Optical absorption of strongly correlated half-filled Mott-Hubbard chains

Abstract

In this last of three articles on the optical absorption of electrons in a half-filled Peierls-distorted chain we address the dimerized extended Hubbard model in the limit of a large on-site interaction $U$. When the Hubbard interaction is large both compared to the band width $W$ and the nearest neighbor interaction $V$ the charge dynamics is properly described by the Harris-Lange model. This model can be exactly mapped onto a model of free spinless Fermions in parallel (Hubbard-)bands of width $W$ which are eventually Peierls-split. To determine the coherent absorption features at low temperatures we design and employ the ``no-recoil approximation'' in which we assume that the momentum transfer to the spin degrees of freedom can only be $\Delta q_S=0$ or $\Delta q_S=\pi/a$ during an optical excitation. We present explicit analytical results for the optical absorption in the presence of a lattice dimerization $\delta$ and a nearest-neighbor interaction $V$ for the N\'{e}el and dimer state.
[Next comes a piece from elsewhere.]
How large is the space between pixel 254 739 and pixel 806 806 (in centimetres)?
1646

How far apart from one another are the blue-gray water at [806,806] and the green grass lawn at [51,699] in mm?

We find that the coherent part of the optical absorption for $V=0$ is given by a single peak at $\omega=U$ and broad but weak absorption bands for $W\delta\leq |\omega-U| \leq W$. The central peak at $\omega=U$ only vanishes for $\delta=0$ in the N\'{e}el state. For an appreciable nearest neighbor interaction $V>W/2$ almost all spectral weight is transferred to the $\Delta q_C=0$-exciton and the $\Delta q_C=\pi/a$-exciton whose relative spectral weights very sensitively depend on both the lattice and the spin dimerization of the ground state.